ABSTRACT

The digestive system allows the transformation of food in nutrients and provides the calories and the fundamental elements for life to the organism. Moreover, it is responsible for the disposal of waste products in an appropriate manner. In this context, the intestinal motility is very important for the segmentation of the chyme and intestinal transit and it is determined by the myoelectrical activity of the intestinal muscular layers; such activity is also called electroenterogram (EEnG). The myoelectrical signal is the result of a low frequency component that is always present in physiological conditions slow wave (SW) or rhythm electrical basic (BER) and a high frequency component called spike bursts which is associated with intestinal contractions. The analysis of the EEnG is a key step to monitor the intestinal activity. The study of intestinal slow wave not only provides information about the basic rhythm of bowel contractions, but also may help to diagnose some gastrointestinal pathologies. In order to approach this tool to clinical applications, the recording of EEnG signal should be non invasive.
The aim of this Ph.D Thesis is to detect the intestinal pacemaker activity and characterize the basic electric rhythm on external EEnG, comparing and studying their relationship with the internal EEnG.

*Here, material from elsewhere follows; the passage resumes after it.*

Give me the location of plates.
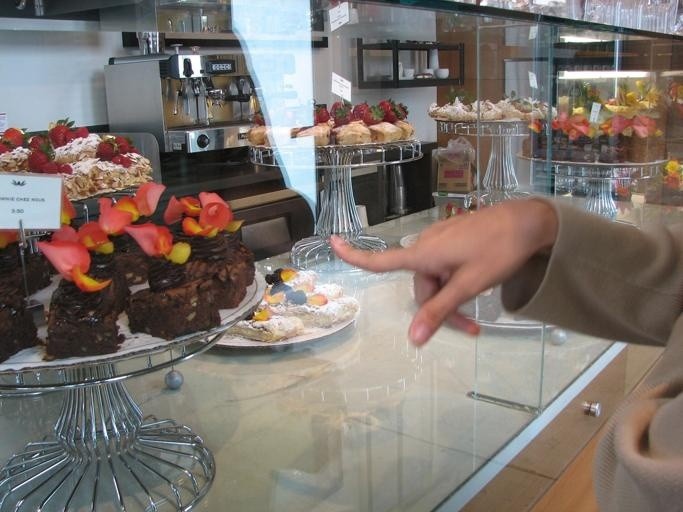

The analyzed signals were obtained simultaneously on abdominal surface and on intestinal serosa from Beagle dogs in fast state. Autoregressive (AR), autoregressive moving average (ARMA), Prony and multiple signal classification (MUSIC) estimation was used to determinate the power spectral distributions which is associated with slow wave activity of both internal and external records. On the other hand, to study the relationship between the spectrum of the signal recorded on the abdominal surface and internal signals, the coherence functions were estimated using ARM and MUSIC models.
We studied the optimal order for each parametric estimators. However, this order changes for differents signal segment, subjects and channels. It was set an appropriate order for every spectral estimator, thus, the dominant frequency of the power spectral distributions provided by these estimators agree with the repetition frequency of the intestinal slow wave not only in internal but also in external recordings. Hence, it is possible to detect non-invasively the basic electric rhythm of the intestine. On the other hand, it was shown that the slow wave frequency can change throughout recordings sessions in fast state. This evolution can behave in three different ways: type I with no significant changes in the BER frequency; type II when BER frequency follows a similar pattern to the intestinal motility index (IMI) although with a time-delay; and finally type III that is similar to type II, but the changes of the BER frequency are synchronized with the IMI.
The coherence function between internal and external signals, presented the maximum coherence value in the frequency which corresponds to the intestinal BER. The values obtained show a linear relationship between the spectra of internal and external signals. Specifically, the results indicate that the intestinal activity recorded on the abdominal surface corresponds to the region of middle jejunum. This agrees with the results obtained by the spectral analysis.
This work proves that it is possible to detect non-invasively the intestinal pacemaker activity and to monitor the frequency of the bowel basic electrical rhythm from abdominal surface recording of the EEnG. In addition, the proposed methodology permits to estimate the region of the small bowel which has been non-invasively recorded.